Degree/Year: B.A. religion, 1998
Hometown: Waco, Texas
Current: Executive Director, Texas Hunger Initiative, based at Baylor University, Waco, Texas
Bonus fact: In 2014, Everett was named to the U.S. Congress National Commission on Hunger.
What Samford faculty member had the most influence on you and why? [Retired history professor] Jim Brown’s perspective framed the way I think about the world. As a professor, his sense of care and concern for his students was unmatched. He was equally as passionate about history. His enthusiasm for teaching history was contagious. As a thinker, he communicated components of specific history within the metanarrative of human history. He taught us how people and systems evolve, how they deal with and overcome hardship. As I engage with the problem of poverty, I remember what Dr. Brown taught me about history, and hardship and societies overcoming together, and I use that to move myself forward.
What would you say is the key to success in today’s world? Every generation has been judged based on how it addressed the social issues of their day. I think our nation will be judged on how we handle the issue of poverty. The key to moving forward in addressing poverty is to cultivate trust: trust between groups and individuals, teams and opposition. Using ideas as weapons against our opponents is getting us nowhere. Cultivating trust is key to how we deal with — and end — poverty in our nation. I think our collective success is measured by that standard.
What is the best advice you received as a Samford student? There’s not one specific piece of advice that I remember. Instead, I remember the guidance given to me as a whole by [former religion professor] Dub Edwards. As a mentor, Dub provided me with direction and guidance in the crucial time in my life when I was beginning to find my way. More than words and pieces of advice, Dub’s reflection of Christian love and wisdom was formative to the way I try to live and work.
How did you become involved with the Texas Hunger Initiative? During my time at Samford, I felt called to address hunger and poverty. After graduation, I explored this call by living and working in low-income communities in different areas across the county. My time living in these communities opened my eyes to poverty in a different way. I began to see that, in many cases, individuals found themselves in poverty for the same reasons. I recognized a need to work systemically, addressing local needs while also organizing state and federal resources simultaneously. When Baylor and the Texas Baptist Christian Life Commission asked me to work on hunger through this systemic approach, I was eager to do so.
How did your Samford degree prepare you for your current work? In addition to the perspective I gained from Dr. Brown, and the reflection of Christian love and wisdom I saw in Dr. Edwards, my time at Samford taught me about relationships. I learned how to cultivate strong relationships with people from a variety of backgrounds — faith perspectives, political ideologies, economic backgrounds — and being able to care for and be cared for by each of these different people.
What are you most passionate about? I’m passionate about justice and our Christian call to love our neighbors as ourselves, particularly when it comes to poverty. However, I’m learning that I’m even more passionate about being with my family, particularly being with them in nature. I love watching my boys learn to build campfires, fish in lakes and see wild animals, and I love doing all of this with my wife, Amy.
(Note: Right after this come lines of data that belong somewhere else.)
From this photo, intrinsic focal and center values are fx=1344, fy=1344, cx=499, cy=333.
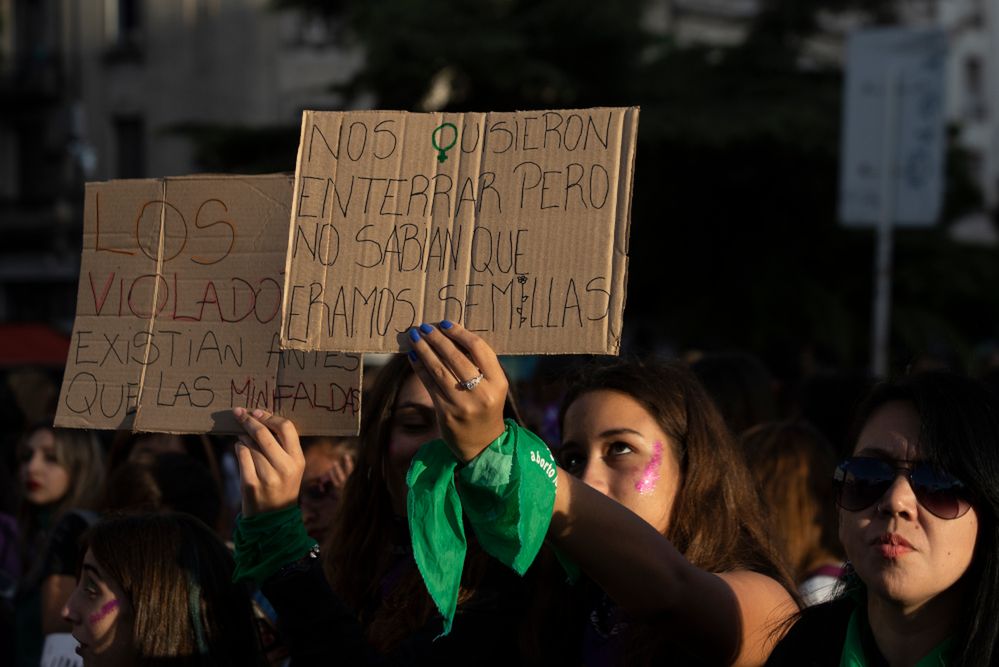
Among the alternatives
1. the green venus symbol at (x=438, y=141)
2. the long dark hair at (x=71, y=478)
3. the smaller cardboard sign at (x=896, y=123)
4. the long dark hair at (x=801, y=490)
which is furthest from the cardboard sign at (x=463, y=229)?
the smaller cardboard sign at (x=896, y=123)

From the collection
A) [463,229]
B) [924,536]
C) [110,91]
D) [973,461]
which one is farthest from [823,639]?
[110,91]

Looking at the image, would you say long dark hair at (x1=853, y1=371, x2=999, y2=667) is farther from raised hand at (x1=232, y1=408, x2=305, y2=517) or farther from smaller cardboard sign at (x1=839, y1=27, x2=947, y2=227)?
smaller cardboard sign at (x1=839, y1=27, x2=947, y2=227)

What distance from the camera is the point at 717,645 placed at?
221cm

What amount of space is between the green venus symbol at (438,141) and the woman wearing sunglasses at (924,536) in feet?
2.95

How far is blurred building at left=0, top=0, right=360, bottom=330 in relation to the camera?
→ 26250 mm

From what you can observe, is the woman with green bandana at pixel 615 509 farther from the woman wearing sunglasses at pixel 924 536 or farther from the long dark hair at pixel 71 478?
the long dark hair at pixel 71 478

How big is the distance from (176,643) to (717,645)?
1.23m

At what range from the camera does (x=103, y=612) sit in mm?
2893

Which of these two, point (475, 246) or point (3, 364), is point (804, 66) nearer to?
point (3, 364)

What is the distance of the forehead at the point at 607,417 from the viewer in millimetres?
2629

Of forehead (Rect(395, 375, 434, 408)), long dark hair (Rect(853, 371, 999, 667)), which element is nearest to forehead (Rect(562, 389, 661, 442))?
forehead (Rect(395, 375, 434, 408))

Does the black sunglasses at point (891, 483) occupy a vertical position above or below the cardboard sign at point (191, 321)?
below

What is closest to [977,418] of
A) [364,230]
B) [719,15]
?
[364,230]

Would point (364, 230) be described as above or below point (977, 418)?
above
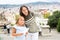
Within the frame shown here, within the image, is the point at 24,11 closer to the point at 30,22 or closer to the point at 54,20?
the point at 30,22

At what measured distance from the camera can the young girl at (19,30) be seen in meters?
1.43

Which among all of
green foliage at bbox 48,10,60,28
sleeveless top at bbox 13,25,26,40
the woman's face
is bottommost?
sleeveless top at bbox 13,25,26,40

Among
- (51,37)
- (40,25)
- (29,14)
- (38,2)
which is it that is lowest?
(51,37)

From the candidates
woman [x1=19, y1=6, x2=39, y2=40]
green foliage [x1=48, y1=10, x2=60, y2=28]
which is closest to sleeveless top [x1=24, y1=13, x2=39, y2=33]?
woman [x1=19, y1=6, x2=39, y2=40]

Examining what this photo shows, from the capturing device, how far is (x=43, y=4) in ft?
4.91

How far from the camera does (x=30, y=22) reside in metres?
1.45

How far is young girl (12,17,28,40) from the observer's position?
1.43 m

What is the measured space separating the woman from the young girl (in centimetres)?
4

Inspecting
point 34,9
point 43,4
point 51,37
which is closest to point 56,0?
point 43,4

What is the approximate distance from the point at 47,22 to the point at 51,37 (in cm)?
15

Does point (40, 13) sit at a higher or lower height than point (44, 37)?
higher

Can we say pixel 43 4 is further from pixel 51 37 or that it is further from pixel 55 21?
pixel 51 37

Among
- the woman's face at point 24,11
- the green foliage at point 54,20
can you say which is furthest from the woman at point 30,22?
the green foliage at point 54,20

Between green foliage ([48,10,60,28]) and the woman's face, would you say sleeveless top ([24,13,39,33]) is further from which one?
green foliage ([48,10,60,28])
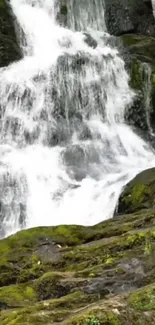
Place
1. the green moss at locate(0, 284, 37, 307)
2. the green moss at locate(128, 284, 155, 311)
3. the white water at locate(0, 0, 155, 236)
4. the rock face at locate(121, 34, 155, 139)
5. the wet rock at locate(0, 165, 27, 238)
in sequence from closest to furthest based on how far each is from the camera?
the green moss at locate(128, 284, 155, 311), the green moss at locate(0, 284, 37, 307), the wet rock at locate(0, 165, 27, 238), the white water at locate(0, 0, 155, 236), the rock face at locate(121, 34, 155, 139)

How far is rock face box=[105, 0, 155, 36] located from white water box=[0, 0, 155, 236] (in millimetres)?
1570

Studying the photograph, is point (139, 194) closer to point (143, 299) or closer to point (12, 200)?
point (12, 200)

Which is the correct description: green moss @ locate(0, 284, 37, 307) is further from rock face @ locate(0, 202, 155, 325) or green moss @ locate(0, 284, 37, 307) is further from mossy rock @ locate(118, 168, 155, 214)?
mossy rock @ locate(118, 168, 155, 214)

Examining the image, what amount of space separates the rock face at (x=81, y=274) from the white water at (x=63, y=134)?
4186 mm

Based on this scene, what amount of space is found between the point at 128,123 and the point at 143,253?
14357 millimetres

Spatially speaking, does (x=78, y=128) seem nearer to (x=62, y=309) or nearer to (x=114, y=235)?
(x=114, y=235)

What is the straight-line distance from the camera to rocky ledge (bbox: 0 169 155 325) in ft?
16.0

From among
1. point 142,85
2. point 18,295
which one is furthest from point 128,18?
point 18,295

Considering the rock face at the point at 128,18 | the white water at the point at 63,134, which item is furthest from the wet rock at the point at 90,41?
the rock face at the point at 128,18

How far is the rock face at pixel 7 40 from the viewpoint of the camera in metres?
22.9

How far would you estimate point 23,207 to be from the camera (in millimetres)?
15180

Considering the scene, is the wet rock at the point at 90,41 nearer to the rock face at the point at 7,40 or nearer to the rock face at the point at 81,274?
the rock face at the point at 7,40

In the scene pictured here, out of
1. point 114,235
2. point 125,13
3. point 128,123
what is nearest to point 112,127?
point 128,123

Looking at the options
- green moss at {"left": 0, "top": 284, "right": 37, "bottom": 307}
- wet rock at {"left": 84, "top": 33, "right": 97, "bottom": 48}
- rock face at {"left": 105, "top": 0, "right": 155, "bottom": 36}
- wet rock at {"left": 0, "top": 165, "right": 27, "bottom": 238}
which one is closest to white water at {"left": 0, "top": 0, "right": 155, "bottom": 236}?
wet rock at {"left": 0, "top": 165, "right": 27, "bottom": 238}
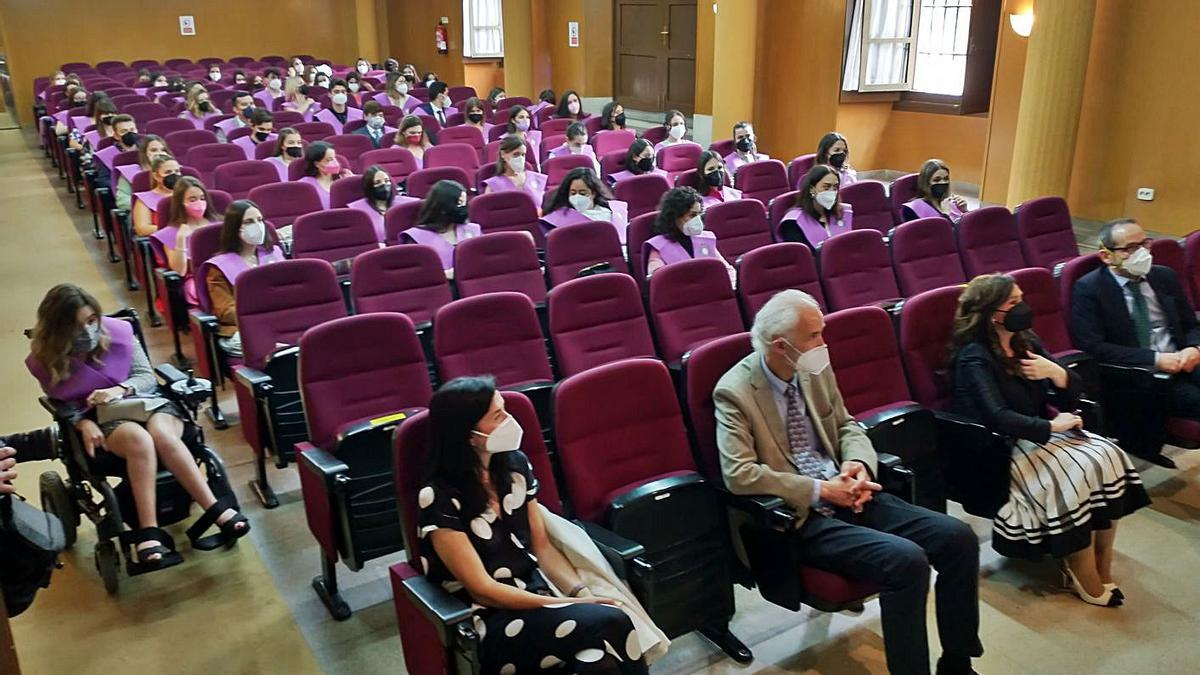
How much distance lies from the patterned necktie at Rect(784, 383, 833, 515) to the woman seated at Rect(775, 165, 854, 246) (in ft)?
8.75

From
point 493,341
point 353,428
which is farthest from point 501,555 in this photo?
point 493,341

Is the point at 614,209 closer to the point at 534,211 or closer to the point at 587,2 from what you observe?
the point at 534,211

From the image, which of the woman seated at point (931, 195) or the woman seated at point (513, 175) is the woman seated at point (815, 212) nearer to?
the woman seated at point (931, 195)

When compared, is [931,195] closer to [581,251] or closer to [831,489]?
[581,251]

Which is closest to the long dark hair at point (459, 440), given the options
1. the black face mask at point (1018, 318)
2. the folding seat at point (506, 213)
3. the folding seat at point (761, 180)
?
the black face mask at point (1018, 318)

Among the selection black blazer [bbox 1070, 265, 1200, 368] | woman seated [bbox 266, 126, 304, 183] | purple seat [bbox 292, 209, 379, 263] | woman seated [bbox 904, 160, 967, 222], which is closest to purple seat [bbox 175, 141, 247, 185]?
woman seated [bbox 266, 126, 304, 183]

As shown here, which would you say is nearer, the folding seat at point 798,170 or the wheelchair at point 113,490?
the wheelchair at point 113,490

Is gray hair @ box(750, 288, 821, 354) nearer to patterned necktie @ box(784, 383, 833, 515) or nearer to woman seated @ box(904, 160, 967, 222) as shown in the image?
patterned necktie @ box(784, 383, 833, 515)

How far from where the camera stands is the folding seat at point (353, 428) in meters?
2.86

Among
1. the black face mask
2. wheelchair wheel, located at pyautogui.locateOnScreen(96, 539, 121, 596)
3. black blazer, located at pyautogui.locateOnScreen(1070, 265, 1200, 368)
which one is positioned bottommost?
wheelchair wheel, located at pyautogui.locateOnScreen(96, 539, 121, 596)

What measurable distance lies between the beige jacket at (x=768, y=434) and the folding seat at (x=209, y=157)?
5.49 metres

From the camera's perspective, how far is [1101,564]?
124 inches

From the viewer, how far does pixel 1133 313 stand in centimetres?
399

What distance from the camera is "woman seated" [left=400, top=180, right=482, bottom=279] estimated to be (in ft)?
16.7
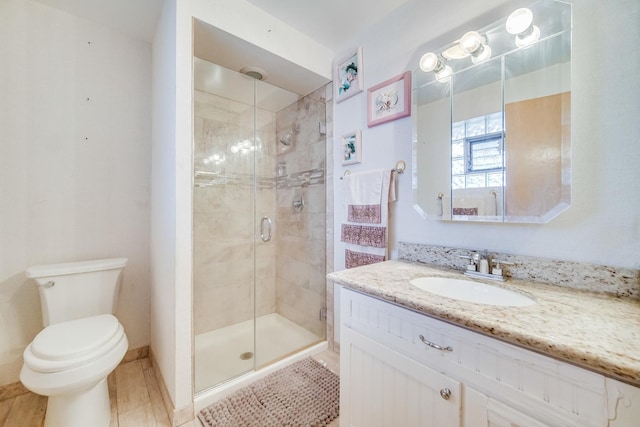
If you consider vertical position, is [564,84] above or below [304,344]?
above

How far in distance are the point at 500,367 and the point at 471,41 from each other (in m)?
1.38

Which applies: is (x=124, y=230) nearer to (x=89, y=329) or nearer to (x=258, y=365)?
(x=89, y=329)

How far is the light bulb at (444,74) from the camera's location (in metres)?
1.34

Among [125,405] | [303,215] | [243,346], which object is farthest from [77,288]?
[303,215]

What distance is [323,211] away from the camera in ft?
7.02

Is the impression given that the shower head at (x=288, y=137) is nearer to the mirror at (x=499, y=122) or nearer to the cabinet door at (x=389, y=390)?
the mirror at (x=499, y=122)

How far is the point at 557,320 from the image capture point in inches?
26.9

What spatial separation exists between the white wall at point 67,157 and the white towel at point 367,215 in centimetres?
159

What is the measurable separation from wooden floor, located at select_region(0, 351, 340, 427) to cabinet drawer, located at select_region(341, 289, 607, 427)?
32.3 inches

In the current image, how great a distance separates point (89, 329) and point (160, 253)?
1.65 feet

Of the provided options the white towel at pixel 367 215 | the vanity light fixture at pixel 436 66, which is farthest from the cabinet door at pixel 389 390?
the vanity light fixture at pixel 436 66

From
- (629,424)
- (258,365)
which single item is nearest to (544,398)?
(629,424)

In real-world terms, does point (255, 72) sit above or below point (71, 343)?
above

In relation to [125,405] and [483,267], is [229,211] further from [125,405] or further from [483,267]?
[483,267]
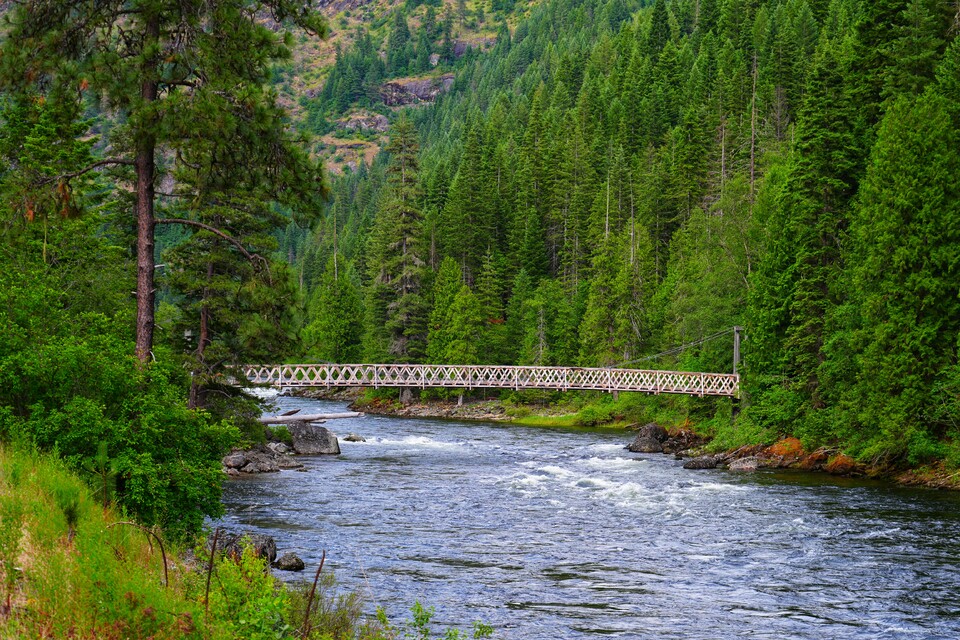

What advice would you give to students interested in nonprofit entrepreneurial opportunities? I have the opportunity to coteach a course in social innovation. I tell students to know the issue they want to impact and then creatively engage the issue, both intellectually — learning everything they can possibly learn about the subject — and through lived experiences — immersing themselves in and living with the issue. I think that this lived expression is where Christians can transcend traditional social innovation because, learning from the example set by Jesus, we choose solidarity with those we serve.